To be clear: what ends in The End of Nature isn't nature at all, but a certain idea of nature -- the clean, crisp, humans-versus-wilderness dichotomy that we've come to associate with writers like John Muir and Thoreau. People on one side, grizzly bears and golden eagles and blue whales on the other.
Thanks to writers like McKibben and William Cronon, we recognize today that we are not separate from nature; we are nature, or at least one of its constituents. The chemicals we release into waterways drive evolution. Our cities destroy the homes of some creatures, but create habitat for others. And we depend on the natural world -- on the bats that eat our pests, on the bees that pollinate our crops, on the shellfish that filter our water -- as surely as any bird or fish or fellow mammal.
This doesn't mean, of course, that our influence on the planet, and our exploitation of it, is in any way benign -- that because we are part of nature, our behavior is inherently normal. We are nothing like any of the other 8.7 million species (give or take a few million obscure types of fungi) on earth. We call beavers ecosystem engineers because they dam rivers and create lakes, but that's peanuts -- who else can change the weather? We wield the power of deities without any of their intentionality or self-awareness.

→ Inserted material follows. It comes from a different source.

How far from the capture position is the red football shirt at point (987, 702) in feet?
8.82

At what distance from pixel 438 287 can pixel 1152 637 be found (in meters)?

Camille Seaman's clouds are spectacular, to be sure -- but theirs is not a harmless beauty. They're menacing, ominous, heavy with rain and charged with lightning. They are the parents of floods and fires. And we helped create them. When we look at Seaman's pictures, therefore, when we gaze into the swirling, electric depths of those supercells, we are looking into ourselves -- our terrible, beautiful, powerful selves.